L’intelligence artificielle arrive en force dans la médecine. En radiologie, nous avons des logiciels d’IA qui diagnostiquent les fractures avec une énorme fiabilité. En neurovasculaire, l’IA interprète et fait des diagnostics. L’IA est aussi un formidable outil pour interpréter les ECG. Il y a aussi des voies de recherche dans le domaine de l'aide à la régulation. Des programmes d’IA analysent l’appel, sa sonorité et les mots employés. Cela permet de déterminer le degré d’urgence, avec une très bonne pertinence. Les résultats sont bluffants !
Faut-il, selon vous, généraliser la régulation préalable avant l'entrée des services d'urgences ?
J’ai l’impression que l’on redécouvre le rôle fondamental du Samu : réguler les appels urgents en amont des urgences, évaluer la gravité du patient, pour, le cas échéant, éviter un passage aux urgences. Certes, les appels au Samu ont augmenté, mais je n’ai pas eu non plus connaissance de Samu complètement débordés. Nous sommes néanmoins en train de nous redimensionner en termes de ressources humaines, pour pouvoir faire face aux nombreux appels.
Le Samu de Paris entend-il aller vers la paramédicalisation du préhospitalier ?
La paramédicalisation des unités mobiles hospitalières paramédicalisées n’est pas à l’ordre du jour en Île-de-France. Ma priorité est plutôt de redéfinir la place du médecin dans les UMH et d’intégrer les progrès techniques pour rendre plus efficient l’envoi de moyens médicalisés. Je comprends néanmoins que, dans certaines régions, les premiers secours se paramédicalisent de plus en plus.

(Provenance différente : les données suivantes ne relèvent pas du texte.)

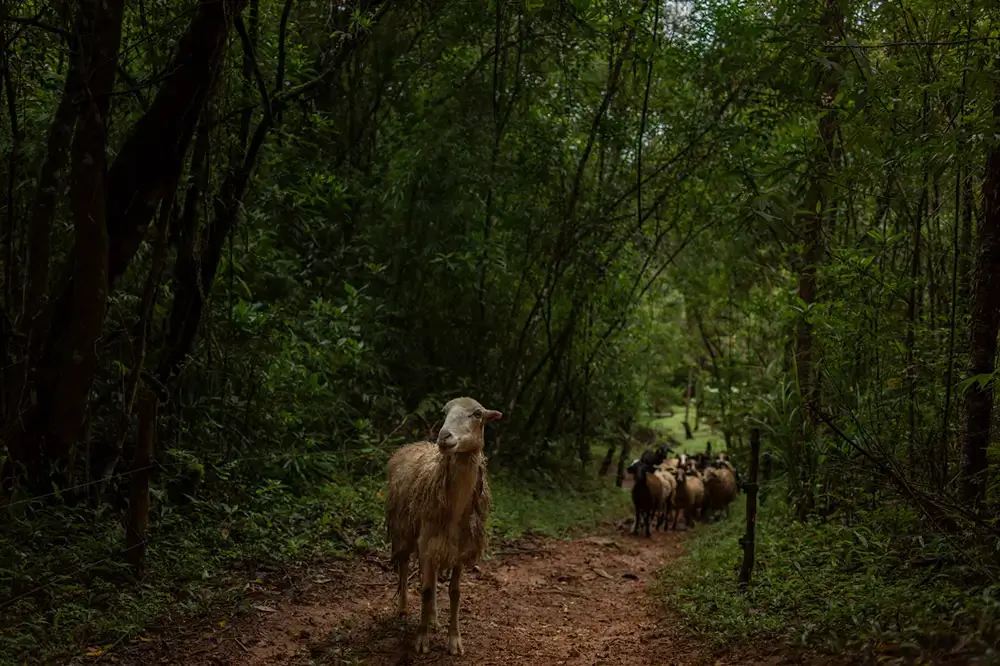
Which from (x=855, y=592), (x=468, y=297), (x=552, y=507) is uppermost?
(x=468, y=297)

Quelles relations entretenez-vous avec les médecins libéraux ?
La médecine libérale s’implique à deux niveaux avec le Samu. Il y a tout d’abord les régulateurs qui interviennent de plus en plus aux côtés des hospitaliers, en particulier depuis l'été dernier. Cette présence sera encore renforcée avec le SAS qui permettra une co-gouvernance du Samu. Le poids de la médecine libérale dans les structures du Samu a donc vocation à augmenter à l'avenir.
Dans votre livre « Les fantassins de la République » paru en 2020, vous racontez comment la première vague a impacté le Samu d’Avicenne. Quels enseignements en avez-vous tirés ?
À l’époque, nous avions l’étrange sentiment d’être les derniers combattants, les derniers à défendre l’hôpital public. On se disait qu'il n’y aurait peut-être bientôt plus personne pour accueillir ces malades et que l’hôpital allait s’écrouler. Finalement, ce n’est pas ce qui s’est passé. Le service public était au pied du mur et il s’est mis à fonctionner de manière optimale. Il n’était plus question de budget et d’optimisation des dépenses. Je n’avais jamais vu les professionnels aussi solidaires entre eux. Ce mode de fonctionnement m’a beaucoup appris et quelque part rassuré. Quand on est dans une situation dramatique, on peut toujours compter sur les personnels pour trouver des solutions que l’on n’avait pas imaginées. Mais, malheureusement, l’hôpital est aujourd’hui revenu dans la plupart de ses travers. Nous n'avons pas assez tiré de leçons de cette crise.